— EXERCISE REQUIREMENTS —
Copy out each line of the data that includes the string "class".

— PROVIDED DATA —
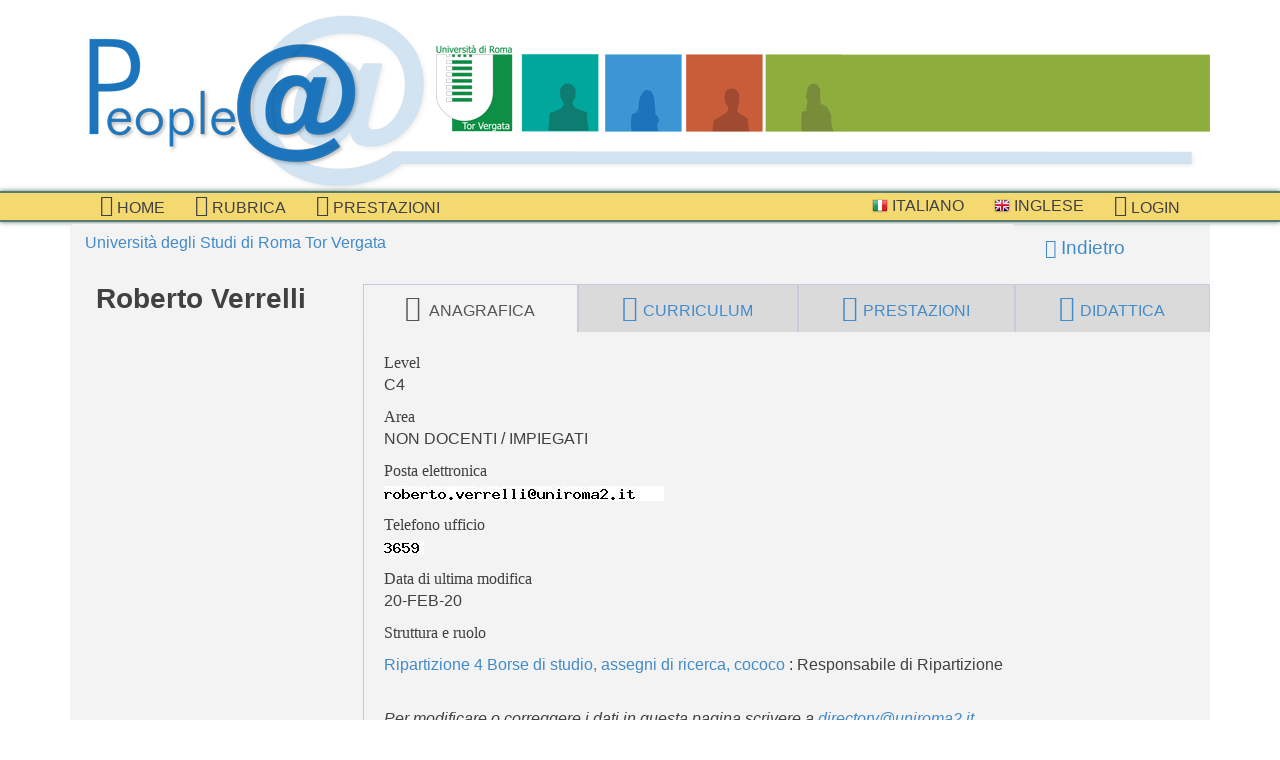

--- FILE ---
content_type: text/html; charset=UTF-8
request_url: http://directory.uniroma2.it/index.php/chart/dettagliDocente/3330
body_size: 1901
content:
<?ob_clean(); ?>
<?ob_start(); ?>
<!DOCTYPE html>
<!-- Prova -->
<!--[if lt IE 7]> <html class="no-js lt-ie7"> <![endif]-->
<!--[if IE 7]><html class="no-js ie7"> <![endif]-->
<!--[if IE 8]><html class="no-js ie8"> <![endif]-->
<!--[if gt IE 8]><!--> <html class="no-js"> <!--<![endif]-->
<head>
<meta charset="utf-8">
<title>Scheda di Roberto Verrelli</title>
<meta name="viewport" content="width=device-width, initial-scale=1.0">
<!-- Bootstrap -->
<!-- https://directory.uniroma2.it/ -->
<link href="https://directory.uniroma2.it/css/app.css" rel="stylesheet">
<script src="https://directory.uniroma2.it/js/css_browser_selector.js"></script>
<script src="https://directory.uniroma2.it/js/modernizr.custom.js"></script>
<!--[if lt IE 8]><script src="https://directory.uniroma2.it/js/lte-ie7.js"></script><![endif]-->
<script src="https://directory.uniroma2.it/ckeditor/ckeditor.js"></script>

</head>
<body>
	<div class="container">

— REPLY —
<!--[if lt IE 7]> <html class="no-js lt-ie7"> <![endif]-->
<!--[if IE 7]><html class="no-js ie7"> <![endif]-->
<!--[if IE 8]><html class="no-js ie8"> <![endif]-->
<!--[if gt IE 8]><!--> <html class="no-js"> <!--<![endif]-->
	<div class="container">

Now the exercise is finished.